Colorado and 15 other states have sued the Trump administration over its plan to allow the sale of forced-reset triggers that make semiautomatic rifles fire more rapidly and return devices already seized to their owners.
The lawsuit filed Monday against the U.S. Department of Justice and the Bureau of Alcohol, Tobacco, Firearms and Explosives argues that returning the triggers would violate federal law, pose a threat to residents and law enforcement and worsen gun violence. It was filed in federal court in Maryland.
“It’s hard enough for our local law enforcement officials to protect Colorado communities from gun violence without the federal government willfully ignoring the law,” Colorado Attorney General Weiser said in a statement. “The law is clear: machine guns, and devices that turn a semiautomatic weapon into a machine gun, are illegal. We’re suing to stop the ATF and the administration from making our communities more dangerous by distributing thousands of devices that turn firearms into weapons of war.”

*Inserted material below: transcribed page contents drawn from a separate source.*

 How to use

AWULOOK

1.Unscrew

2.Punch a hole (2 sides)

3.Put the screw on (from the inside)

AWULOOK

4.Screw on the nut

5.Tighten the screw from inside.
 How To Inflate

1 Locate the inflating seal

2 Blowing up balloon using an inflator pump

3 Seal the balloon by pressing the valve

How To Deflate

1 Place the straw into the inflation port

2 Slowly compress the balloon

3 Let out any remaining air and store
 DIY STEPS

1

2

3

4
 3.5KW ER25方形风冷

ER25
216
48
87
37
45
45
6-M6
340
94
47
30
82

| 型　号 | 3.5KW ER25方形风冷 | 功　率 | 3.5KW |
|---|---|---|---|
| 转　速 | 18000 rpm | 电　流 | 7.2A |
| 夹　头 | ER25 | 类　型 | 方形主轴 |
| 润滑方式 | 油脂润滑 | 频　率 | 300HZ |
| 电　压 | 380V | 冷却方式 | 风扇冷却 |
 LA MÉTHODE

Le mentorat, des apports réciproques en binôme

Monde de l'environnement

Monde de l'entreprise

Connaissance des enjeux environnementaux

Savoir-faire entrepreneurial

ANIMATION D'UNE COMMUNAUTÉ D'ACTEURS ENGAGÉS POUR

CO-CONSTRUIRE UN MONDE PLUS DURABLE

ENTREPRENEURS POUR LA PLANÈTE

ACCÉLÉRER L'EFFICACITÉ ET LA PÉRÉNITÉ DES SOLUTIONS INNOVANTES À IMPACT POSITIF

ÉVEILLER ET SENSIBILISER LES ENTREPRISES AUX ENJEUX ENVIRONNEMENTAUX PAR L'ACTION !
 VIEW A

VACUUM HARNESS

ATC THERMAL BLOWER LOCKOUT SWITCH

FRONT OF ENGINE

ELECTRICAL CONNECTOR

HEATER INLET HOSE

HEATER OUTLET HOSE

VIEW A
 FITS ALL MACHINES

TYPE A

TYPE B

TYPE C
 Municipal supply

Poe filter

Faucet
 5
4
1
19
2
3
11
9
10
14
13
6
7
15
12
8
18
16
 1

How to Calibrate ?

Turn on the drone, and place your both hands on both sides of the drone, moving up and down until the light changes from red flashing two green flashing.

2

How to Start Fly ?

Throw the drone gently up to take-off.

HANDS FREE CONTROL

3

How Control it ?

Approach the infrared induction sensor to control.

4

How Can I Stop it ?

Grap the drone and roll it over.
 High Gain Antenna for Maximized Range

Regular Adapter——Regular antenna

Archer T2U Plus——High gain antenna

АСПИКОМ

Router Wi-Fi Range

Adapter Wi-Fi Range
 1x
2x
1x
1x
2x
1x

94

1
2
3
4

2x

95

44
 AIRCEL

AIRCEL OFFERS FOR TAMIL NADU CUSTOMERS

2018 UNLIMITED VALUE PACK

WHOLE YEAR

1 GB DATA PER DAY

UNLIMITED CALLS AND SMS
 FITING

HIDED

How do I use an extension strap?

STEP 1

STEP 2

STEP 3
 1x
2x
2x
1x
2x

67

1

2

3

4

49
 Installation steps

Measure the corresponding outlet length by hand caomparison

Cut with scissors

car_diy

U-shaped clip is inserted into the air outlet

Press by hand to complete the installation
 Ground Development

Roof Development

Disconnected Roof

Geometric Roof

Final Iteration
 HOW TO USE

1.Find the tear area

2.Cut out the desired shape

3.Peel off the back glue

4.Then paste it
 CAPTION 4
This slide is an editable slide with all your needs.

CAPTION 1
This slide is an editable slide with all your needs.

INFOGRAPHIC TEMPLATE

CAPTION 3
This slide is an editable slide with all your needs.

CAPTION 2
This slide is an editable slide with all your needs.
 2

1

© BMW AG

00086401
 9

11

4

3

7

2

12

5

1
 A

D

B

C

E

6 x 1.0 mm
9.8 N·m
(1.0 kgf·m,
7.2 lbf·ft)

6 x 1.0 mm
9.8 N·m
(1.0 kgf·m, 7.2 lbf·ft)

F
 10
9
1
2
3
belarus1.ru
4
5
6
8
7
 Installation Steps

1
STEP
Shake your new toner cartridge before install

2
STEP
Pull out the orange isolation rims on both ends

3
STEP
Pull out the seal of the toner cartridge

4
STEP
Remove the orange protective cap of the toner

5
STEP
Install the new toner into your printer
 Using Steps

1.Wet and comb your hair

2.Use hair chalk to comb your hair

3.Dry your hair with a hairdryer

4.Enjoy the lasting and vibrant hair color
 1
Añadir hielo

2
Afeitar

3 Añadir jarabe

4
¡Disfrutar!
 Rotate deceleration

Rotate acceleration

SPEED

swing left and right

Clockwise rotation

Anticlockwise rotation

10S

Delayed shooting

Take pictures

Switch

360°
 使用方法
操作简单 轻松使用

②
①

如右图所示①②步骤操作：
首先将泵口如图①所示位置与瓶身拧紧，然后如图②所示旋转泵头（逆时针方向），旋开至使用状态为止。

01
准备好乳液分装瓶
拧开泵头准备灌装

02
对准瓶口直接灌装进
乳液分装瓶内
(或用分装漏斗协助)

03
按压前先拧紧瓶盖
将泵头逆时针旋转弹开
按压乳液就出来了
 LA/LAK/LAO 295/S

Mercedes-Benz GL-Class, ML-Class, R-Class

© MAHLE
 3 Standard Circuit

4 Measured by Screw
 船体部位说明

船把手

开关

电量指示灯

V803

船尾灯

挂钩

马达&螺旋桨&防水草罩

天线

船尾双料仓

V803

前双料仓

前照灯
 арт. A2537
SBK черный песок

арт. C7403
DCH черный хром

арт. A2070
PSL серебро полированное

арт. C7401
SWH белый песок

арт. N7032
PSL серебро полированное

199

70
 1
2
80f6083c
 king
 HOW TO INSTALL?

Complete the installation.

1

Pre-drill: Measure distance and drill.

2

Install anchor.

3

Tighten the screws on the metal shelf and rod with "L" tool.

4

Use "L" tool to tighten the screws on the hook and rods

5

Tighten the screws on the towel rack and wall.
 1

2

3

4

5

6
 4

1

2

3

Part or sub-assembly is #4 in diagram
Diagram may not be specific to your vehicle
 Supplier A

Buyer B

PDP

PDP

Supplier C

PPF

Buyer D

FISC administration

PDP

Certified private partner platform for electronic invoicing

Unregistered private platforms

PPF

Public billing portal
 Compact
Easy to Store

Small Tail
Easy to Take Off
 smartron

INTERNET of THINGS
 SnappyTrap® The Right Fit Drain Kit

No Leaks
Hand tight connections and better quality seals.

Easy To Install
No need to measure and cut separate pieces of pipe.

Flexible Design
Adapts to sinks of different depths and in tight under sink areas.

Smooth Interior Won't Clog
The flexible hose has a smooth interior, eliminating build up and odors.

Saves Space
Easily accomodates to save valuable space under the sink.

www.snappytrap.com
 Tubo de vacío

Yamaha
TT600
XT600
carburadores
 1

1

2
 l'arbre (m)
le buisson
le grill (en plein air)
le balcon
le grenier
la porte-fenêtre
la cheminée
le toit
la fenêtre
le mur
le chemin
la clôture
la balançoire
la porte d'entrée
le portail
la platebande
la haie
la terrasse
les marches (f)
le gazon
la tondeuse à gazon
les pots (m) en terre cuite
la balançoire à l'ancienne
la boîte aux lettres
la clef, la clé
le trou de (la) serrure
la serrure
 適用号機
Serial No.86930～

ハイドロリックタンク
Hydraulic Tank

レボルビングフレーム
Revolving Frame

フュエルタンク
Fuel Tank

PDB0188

There had been several legal battles over the devices, which replace the typical trigger on an AR-15-style rifle. The Biden administration had previously argued the triggers qualify as machine guns under federal law because constant finger pressure on the triggers will keep a rifle firing, essentially creating an illegal machine gun.
Rare Breed Triggers, the maker of the devices, had argued that the ATF was wrong in its classification and ignored demands to stop selling the triggers before being sued by the Biden administration.
The Justice Department reached a deal announced last month with Rare Breed Triggers to allow the sale of forced-reset triggers with.